### To do
Repeat the entire listing exactly. Omit all pictures.
- Opening Delimiter -
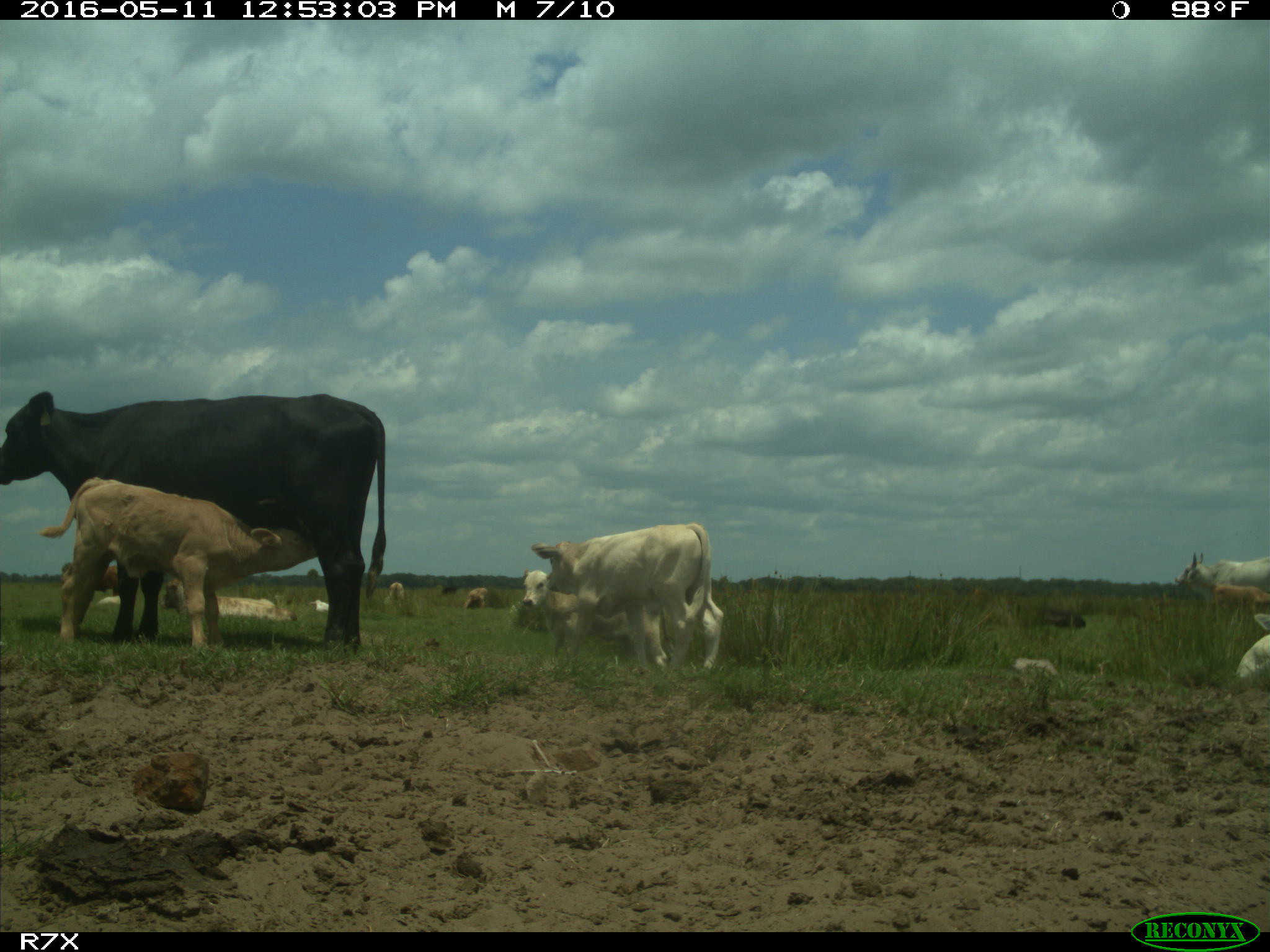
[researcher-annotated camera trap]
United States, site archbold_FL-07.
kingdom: Animalia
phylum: Chordata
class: Mammalia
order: Artiodactyla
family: Bovidae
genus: Bos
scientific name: Bos taurus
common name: domestic cow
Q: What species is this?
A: Bos taurus (domestic cow).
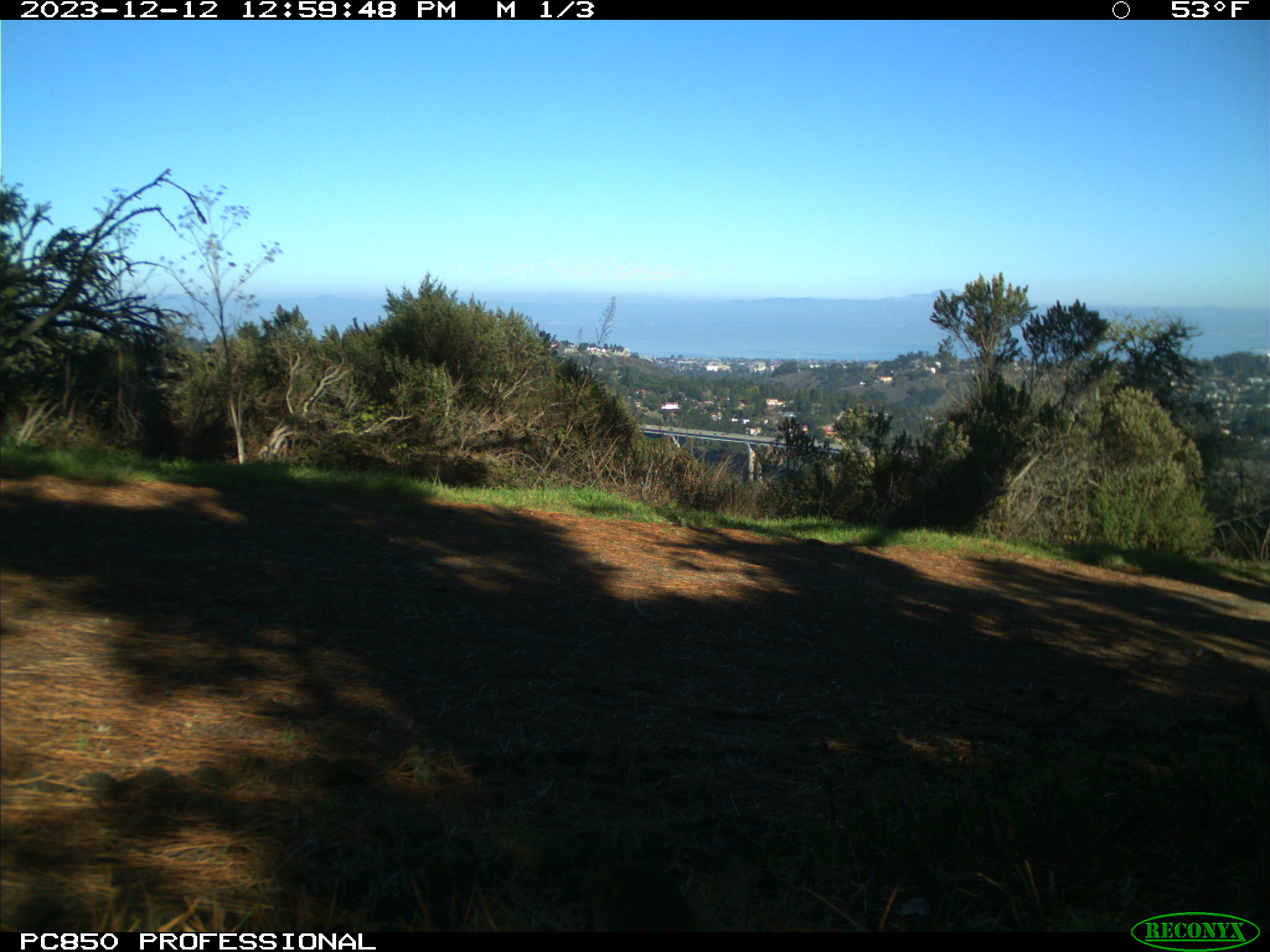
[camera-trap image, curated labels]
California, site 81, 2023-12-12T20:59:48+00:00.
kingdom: Animalia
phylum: Chordata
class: Aves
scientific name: Aves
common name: bird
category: unknown bird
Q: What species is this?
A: Unknown bird (bird) (Aves).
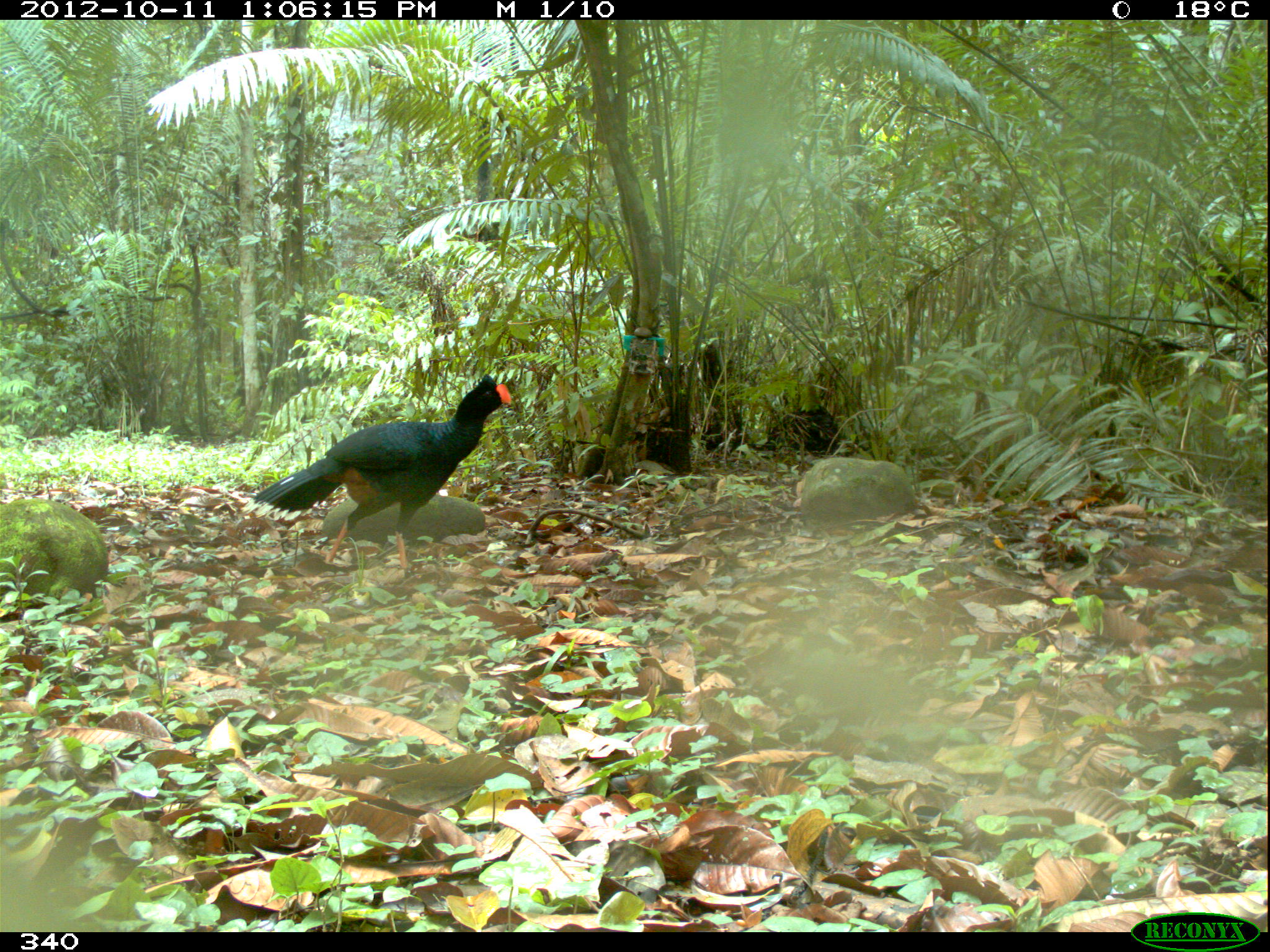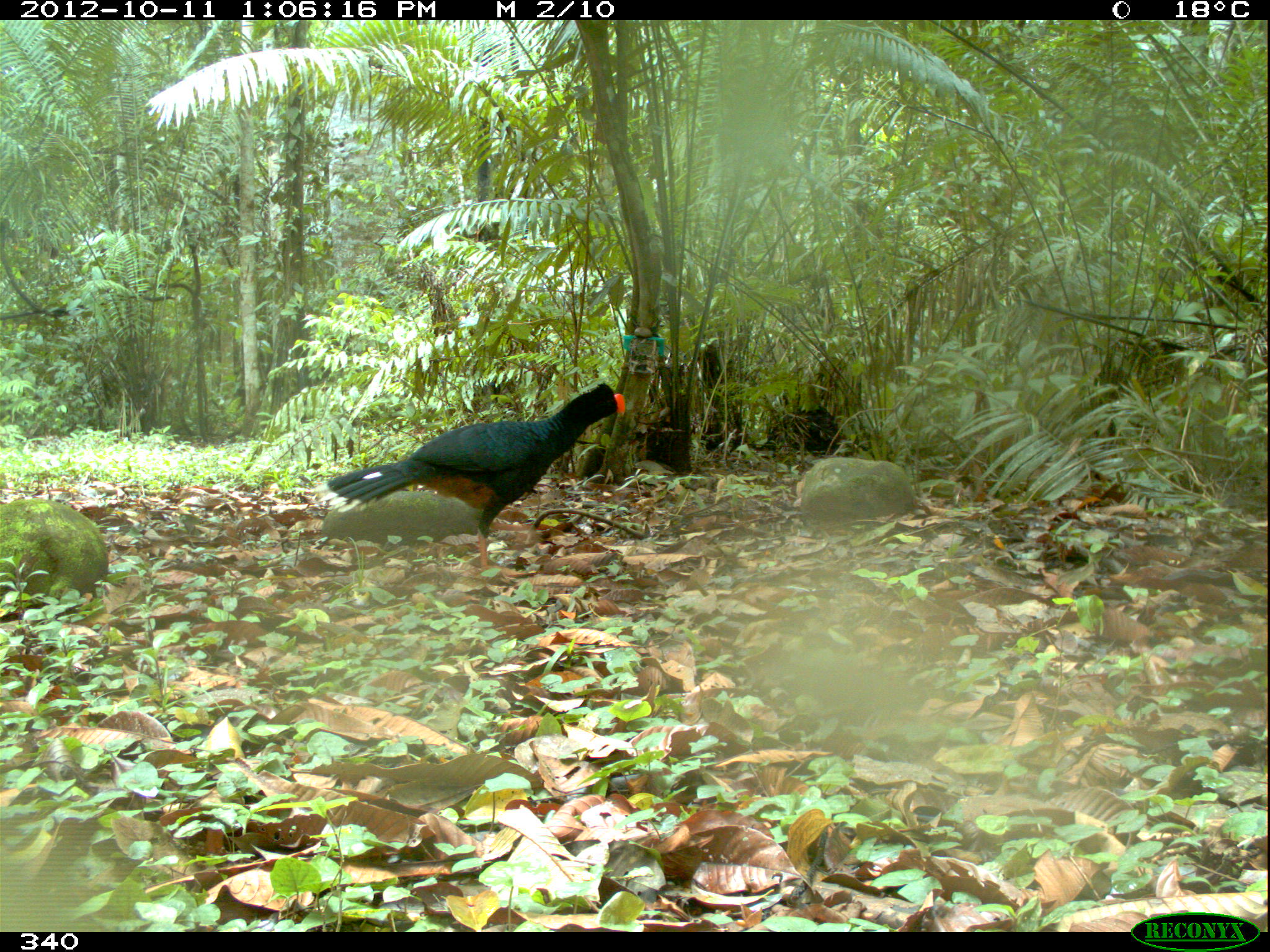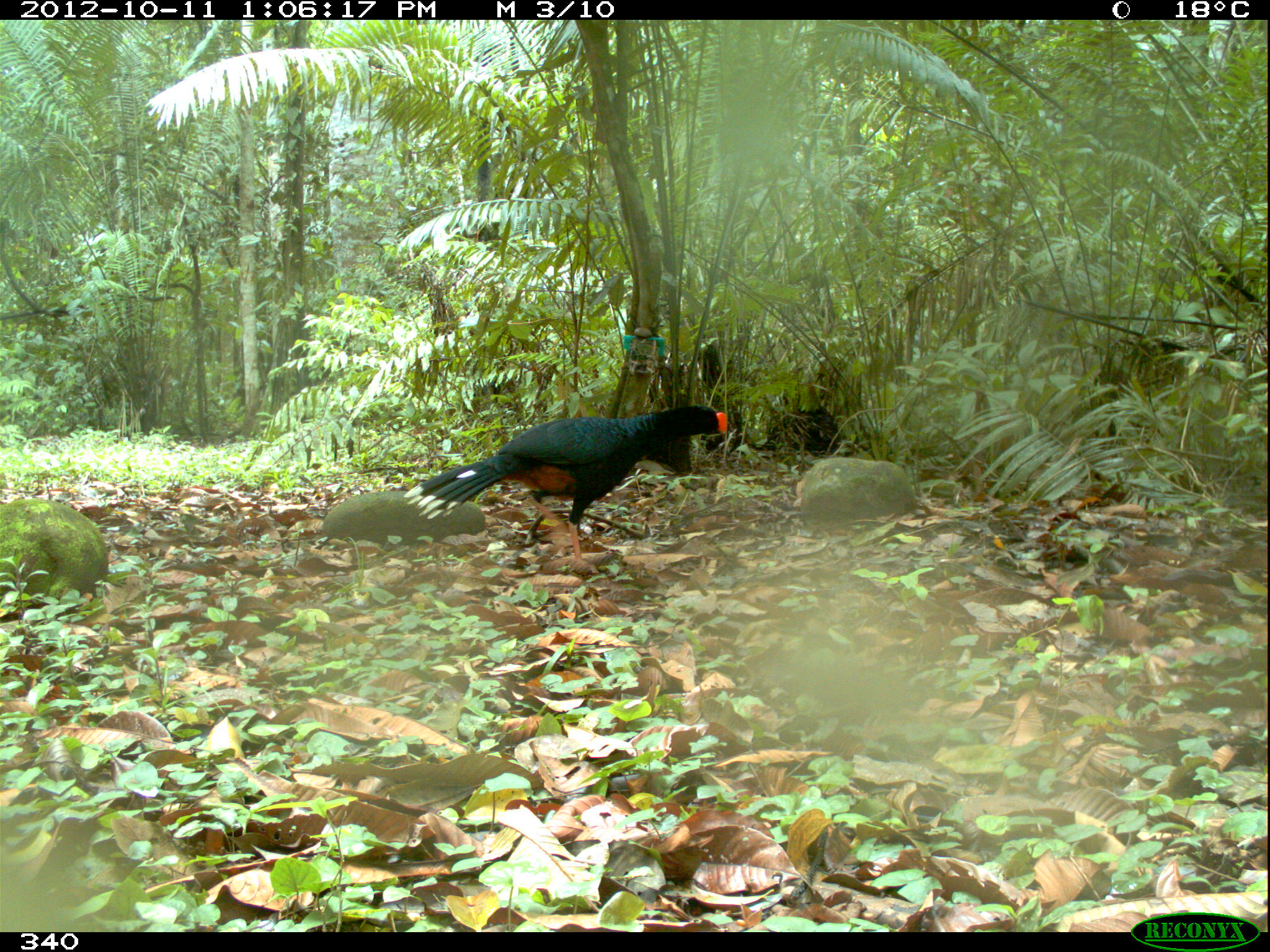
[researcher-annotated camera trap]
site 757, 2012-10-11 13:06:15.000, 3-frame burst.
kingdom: Animalia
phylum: Chordata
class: Aves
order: Galliformes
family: Cracidae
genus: Mitu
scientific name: Mitu tuberosum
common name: razor-billed curassow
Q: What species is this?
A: Mitu tuberosum (razor-billed curassow).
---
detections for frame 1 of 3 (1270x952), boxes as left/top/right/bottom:
mitu tuberosum: 240/372/512/570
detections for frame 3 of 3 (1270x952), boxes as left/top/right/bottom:
mitu tuberosum: 402/403/727/559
- Closing Delimiter -
### Response to this task
[researcher-annotated camera trap]
United States, site archbold_FL-07.
kingdom: Animalia
phylum: Chordata
class: Mammalia
order: Artiodactyla
family: Bovidae
genus: Bos
scientific name: Bos taurus
common name: domestic cow
Q: What species is this?
A: Bos taurus (domestic cow).
[camera-trap image, curated labels]
California, site 81, 2023-12-12T20:59:48+00:00.
kingdom: Animalia
phylum: Chordata
class: Aves
scientific name: Aves
common name: bird
category: unknown bird
Q: What species is this?
A: Unknown bird (bird) (Aves).
[researcher-annotated camera trap]
site 757, 2012-10-11 13:06:15.000, 3-frame burst.
kingdom: Animalia
phylum: Chordata
class: Aves
order: Galliformes
family: Cracidae
genus: Mitu
scientific name: Mitu tuberosum
common name: razor-billed curassow
Q: What species is this?
A: Mitu tuberosum (razor-billed curassow).
---
detections for frame 1 of 3 (1270x952), boxes as left/top/right/bottom:
mitu tuberosum: 240/372/512/570
detections for frame 3 of 3 (1270x952), boxes as left/top/right/bottom:
mitu tuberosum: 402/403/727/559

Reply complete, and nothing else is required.